On Fri, Jan 13, 2017 at 10:47 AM, Corey Cohen <appleco...@optonline.net> wrote:
> So I have a friend who is originally from the U.K.   He has his old BBC micro 
> from when
> he was a kid and wants to be able to use it here in the states.  His parents 
> threw out his old TV in the U.K.

There was actually an NTSC version of the BBC micro. I think you had
to fit a different colourburst crystal,
change a link to disable the phase switching of one of the colour
signals (which is what PAL means, of
course) and a different operating system ROM to reprogram the 6845 for
US rates. The last is probably the
hardest. But anyway...



>
> Is there a way to use a BBC Micro PAL version with a modern US LCD TV?  Do 
> some brands of modern
> TVs support both NTSC and PAL? Let's assume he may need to grab video before 
> the modulator.

I don't know about US TVs, but a lot of UK TVs support NTSC video.

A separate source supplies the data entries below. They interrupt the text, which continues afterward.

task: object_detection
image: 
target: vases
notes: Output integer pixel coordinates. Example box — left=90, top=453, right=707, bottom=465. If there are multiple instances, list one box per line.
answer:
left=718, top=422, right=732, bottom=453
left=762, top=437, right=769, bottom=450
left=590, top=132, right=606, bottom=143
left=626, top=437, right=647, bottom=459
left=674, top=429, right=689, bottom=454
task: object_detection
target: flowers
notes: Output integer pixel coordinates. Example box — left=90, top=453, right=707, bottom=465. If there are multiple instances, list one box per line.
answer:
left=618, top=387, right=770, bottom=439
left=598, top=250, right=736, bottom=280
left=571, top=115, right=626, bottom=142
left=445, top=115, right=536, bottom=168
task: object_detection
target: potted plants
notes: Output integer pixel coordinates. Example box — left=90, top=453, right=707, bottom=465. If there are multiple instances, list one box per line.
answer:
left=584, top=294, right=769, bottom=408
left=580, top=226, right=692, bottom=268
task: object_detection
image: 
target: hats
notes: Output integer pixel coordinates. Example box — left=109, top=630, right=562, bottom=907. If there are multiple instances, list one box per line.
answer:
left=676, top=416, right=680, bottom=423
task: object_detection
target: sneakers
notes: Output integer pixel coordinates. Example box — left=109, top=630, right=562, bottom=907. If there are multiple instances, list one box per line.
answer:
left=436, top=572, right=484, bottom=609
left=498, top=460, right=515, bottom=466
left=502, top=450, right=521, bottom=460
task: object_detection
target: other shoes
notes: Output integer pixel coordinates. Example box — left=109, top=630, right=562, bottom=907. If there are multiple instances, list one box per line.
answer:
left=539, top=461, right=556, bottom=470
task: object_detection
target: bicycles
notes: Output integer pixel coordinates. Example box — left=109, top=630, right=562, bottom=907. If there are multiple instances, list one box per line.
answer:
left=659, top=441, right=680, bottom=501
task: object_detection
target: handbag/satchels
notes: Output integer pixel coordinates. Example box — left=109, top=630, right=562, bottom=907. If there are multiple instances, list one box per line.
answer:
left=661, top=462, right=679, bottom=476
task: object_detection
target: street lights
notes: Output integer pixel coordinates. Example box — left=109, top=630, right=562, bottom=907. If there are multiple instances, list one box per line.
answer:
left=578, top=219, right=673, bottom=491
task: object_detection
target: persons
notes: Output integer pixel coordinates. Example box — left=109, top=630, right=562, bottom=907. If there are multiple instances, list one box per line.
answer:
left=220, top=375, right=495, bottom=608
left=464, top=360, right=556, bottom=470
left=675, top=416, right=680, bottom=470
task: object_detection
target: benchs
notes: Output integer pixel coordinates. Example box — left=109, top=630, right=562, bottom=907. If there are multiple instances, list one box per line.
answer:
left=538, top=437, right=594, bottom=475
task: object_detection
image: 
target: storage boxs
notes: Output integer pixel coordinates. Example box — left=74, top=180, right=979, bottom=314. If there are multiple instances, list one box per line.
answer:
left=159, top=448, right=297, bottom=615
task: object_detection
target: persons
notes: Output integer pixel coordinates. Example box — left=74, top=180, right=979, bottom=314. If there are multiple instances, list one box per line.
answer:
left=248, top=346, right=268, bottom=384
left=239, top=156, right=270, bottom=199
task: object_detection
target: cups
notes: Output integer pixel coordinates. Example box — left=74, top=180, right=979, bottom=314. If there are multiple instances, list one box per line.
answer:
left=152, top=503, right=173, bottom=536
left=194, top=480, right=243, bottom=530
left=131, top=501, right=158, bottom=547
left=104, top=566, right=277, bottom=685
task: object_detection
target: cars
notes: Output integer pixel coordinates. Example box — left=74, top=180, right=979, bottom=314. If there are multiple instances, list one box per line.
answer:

You have 3 video outputs on the Beeb :

UHF RF. This is the old UK analogue TV standard on what was channel
36. PAL encoded

Composite (on a BNC socket). This is UK scan rates, and monochrome by
default. Fitting a
link on the PCB will get PAL colour there.

RGB (on a 6 pin DIN socket). TTL levels, 3 colour signals (so 8
possible colours total) + sync.
If you can find a way to use that, do so. It gives by far the best picture.